The pattern of correlations Table

The pattern of correlations (Table 4) revealed that b1, b2, b3, and b7 generally have stronger relationships with the chapter independence scores than with the frequency scores. This finding made intuitive sense because the FUNDES independence dimension measures the extent to which assistance in daily life is needed based on the perspectives of parents/proxies. Children with more problems in body functions would be expected to need more assistance from others. Assistance provided to the child might be affected by parents\’ perspectives on what activities are most important for their children to participate in, and the parents\’ level of experience in providing strategies to promote their children\’s participation.
In the correlation patterns between the d and e chapter scores, the e1 (Product and technology) scores had higher correlations with the d independence scores than with the frequency scores, while e4 (Attitudes of others) had higher correlations with the frequency scores than with the independence ones. Children with less independence were associated with greater impairment in body functions and might face more barriers associated with the adequacy of assistive technology and physical products. By contrast, children with greater frequency restrictions tended to have more problems associated with the negative attitudes of others (e4), which might decrease children\’s opportunities to attend activities. This suggests that participation frequency might be more related to social support, including the acceptability and accommodability of the environment, while independence might be more related to physical support, including the availability, accessibility, and affordability of the environment.

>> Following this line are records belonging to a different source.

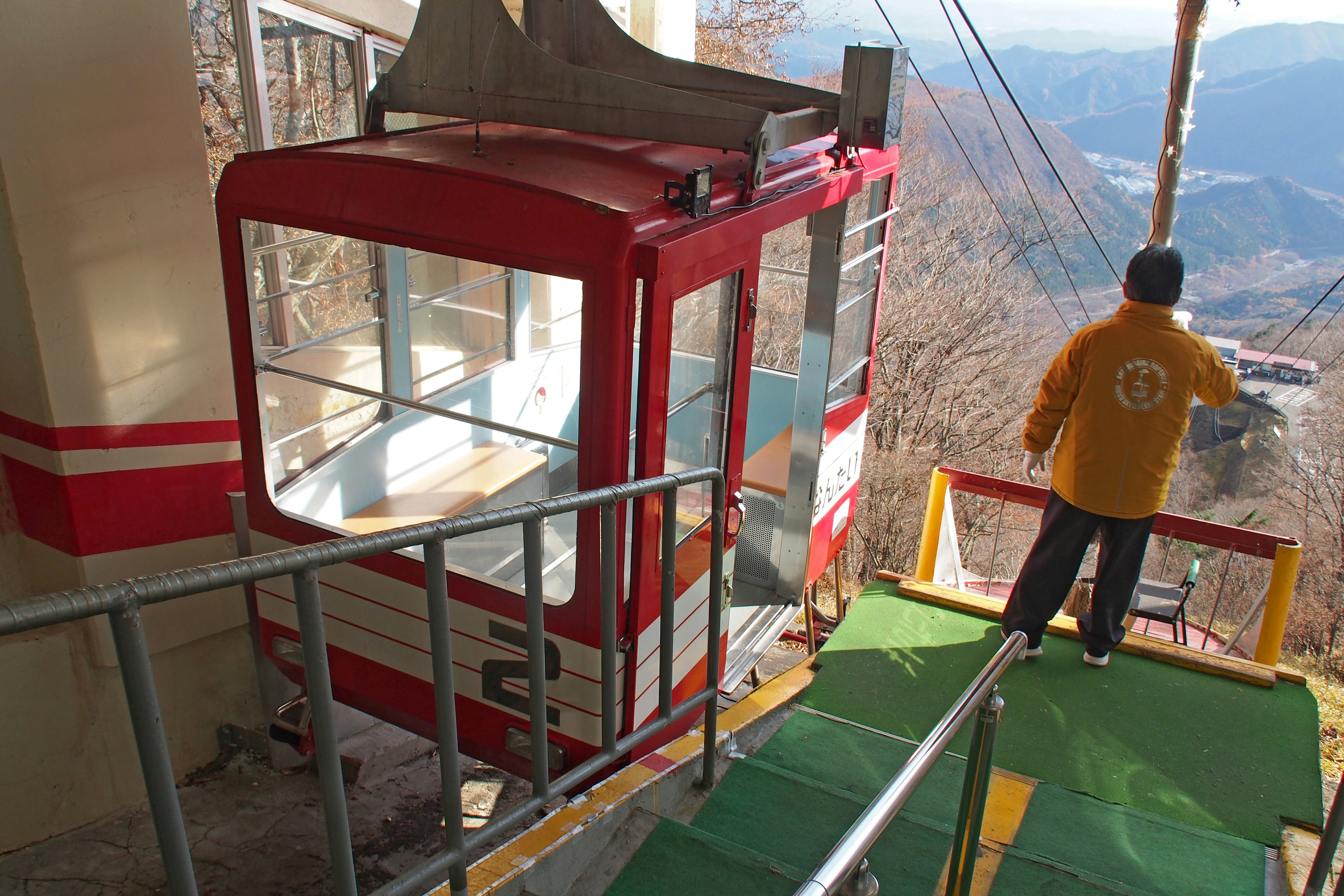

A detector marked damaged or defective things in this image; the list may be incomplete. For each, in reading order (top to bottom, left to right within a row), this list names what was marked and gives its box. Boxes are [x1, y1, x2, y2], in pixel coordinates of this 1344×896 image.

cracked concrete floor [0, 752, 535, 896]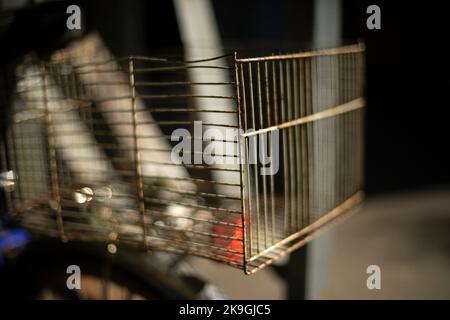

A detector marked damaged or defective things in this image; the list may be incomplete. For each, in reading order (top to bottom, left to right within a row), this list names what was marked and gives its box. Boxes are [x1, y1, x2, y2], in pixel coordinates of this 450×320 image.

rusty metal wire [0, 37, 364, 272]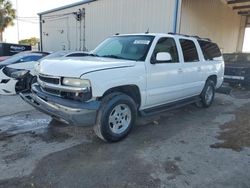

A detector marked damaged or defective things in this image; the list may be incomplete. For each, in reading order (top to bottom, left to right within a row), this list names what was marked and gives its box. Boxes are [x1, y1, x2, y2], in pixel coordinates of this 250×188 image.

damaged vehicle [0, 50, 89, 94]
damaged vehicle [21, 33, 225, 142]
damaged vehicle [223, 52, 250, 86]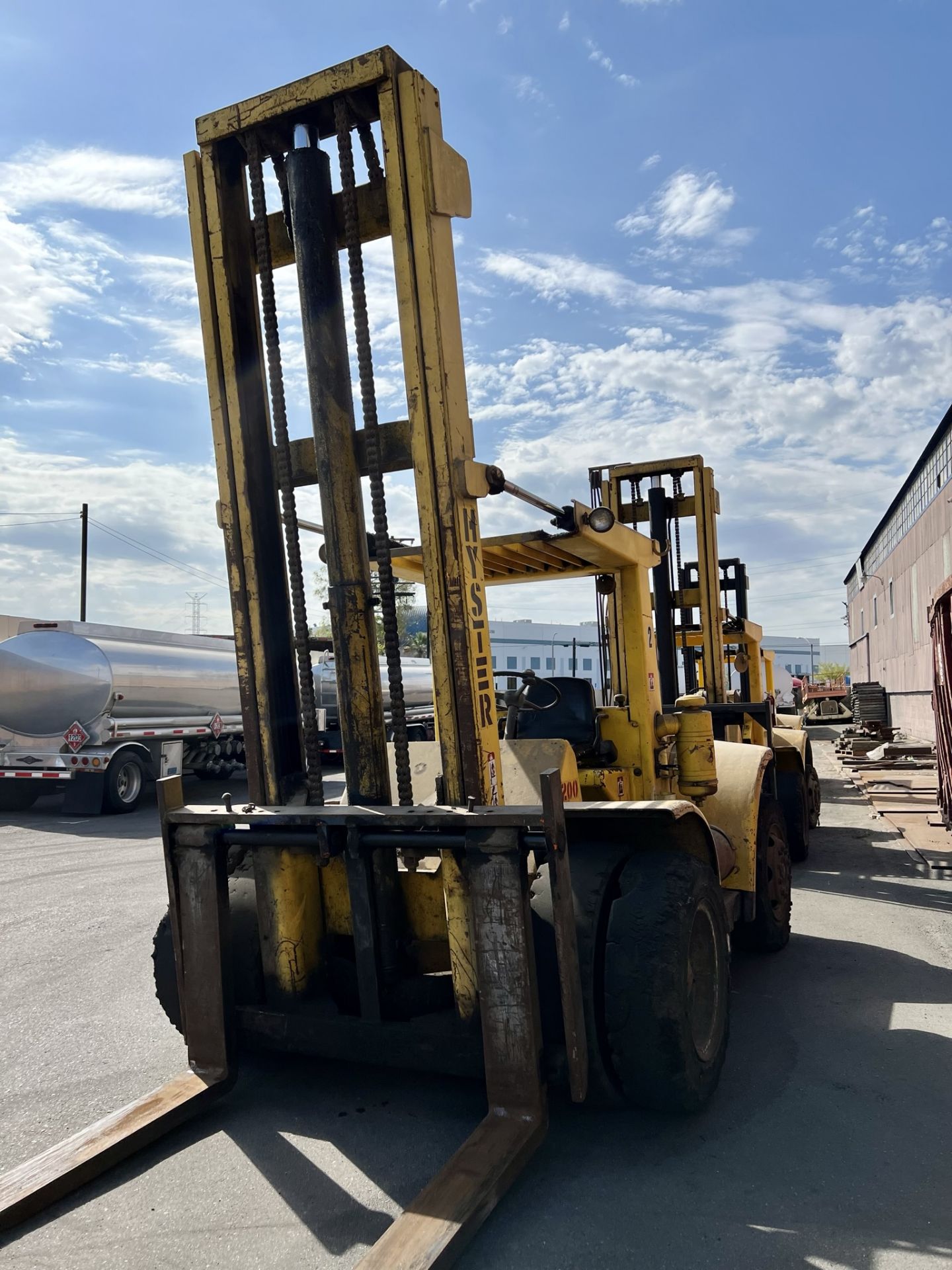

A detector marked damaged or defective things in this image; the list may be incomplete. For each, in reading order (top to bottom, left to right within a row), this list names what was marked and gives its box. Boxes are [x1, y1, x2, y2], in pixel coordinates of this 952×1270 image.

rusty chain links [246, 131, 325, 802]
rusty chain links [335, 99, 413, 802]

Drug-induced gingival overgrowth and fibrosis occurs as a side effect of systemic medication of immunosuppressant cyclosporine A (CsA). CsA-induced gingival overgrowth characterizes fibrosis via the increased accumulation of fibroblasts, collagen, and other extracellular matrix components, such as plasminogen activator inhibitor-1, lysyl oxidase (LOX), cystatin C, heat shock protein 47, and transglutaminase-2. The upregulation of the buy dihydroergotamine growth factor may contribute to the pathogenesis of CsA-induced gingival overgrowth. In addition, gingival inflammation is a contributing factor to the development of CsA-induced overgrowth, and chlorhexidine was reported to ameliorate gingival overgrowth via an anti-inflammatory mechanism in an established rat model. However, the pathologic mechanisms of CsA-induced gingival overgrowth still need to be further clarified.
Epithelial–mesenchymal transition (EMT) is characterized by the loss of proteins associated with the epithelial phenotype and by the increased expression of proteins associated with a mesenchymal and migratory cell phenotype. EMT occurs in drug-induced gingival overgrowth. Snail, a member of the Snail family of zinc finger transcription factors, is one of the master regulators that promote EMT. Overexpression of Snail is found in various fibrotic diseases, including liver fibrosis and renal fibrosis. However, it is unclear whether Snail is involved in the pathogenesis of CsA-induced gingival overgrowth.
In this study, the effect of CsA on normal human gingival fibroblasts (HGFs) was used to elucidate the possible role of Snail in the pathogenesis of CsA-induced gingival overgrowth. Quantitative real-time reverse transcription–polymerase chain reaction (qRT-PCR) and western blot were used to determine the effects of CsA on the expression of Snail in cultured HGFs in vitro. In addition, the cell proliferation rate in CsA-treated HGFs with Snail lentiviral-mediated short hairpin RNA interference (shRNAi) knockdown was evaluated by tetrazolium bromide reduction assay.


To examine the effect of CsA on Snail expression in vitro, HGFs were treated with CsA, and the levels of transcript and protein were measured by qRT-PCR and western blot analyses. As shown in Figure 1, CsA increased the Snail transcript in HGFs in a dose-dependent manner (p < 0.05). In addition, CsA upregulated Snail protein expression in a dose-dependent manner (p < 0.05; Figure 2A). From the AlphaImager 2000, the levels of Snail protein increased about 1.6-, 3.4-, 3.1-, and 3.0-fold after exposure to 100 ng/mL, 200 ng/mL, 500 ng/mL, and 1000 ng/mL CsA, respectively (Figure 2B).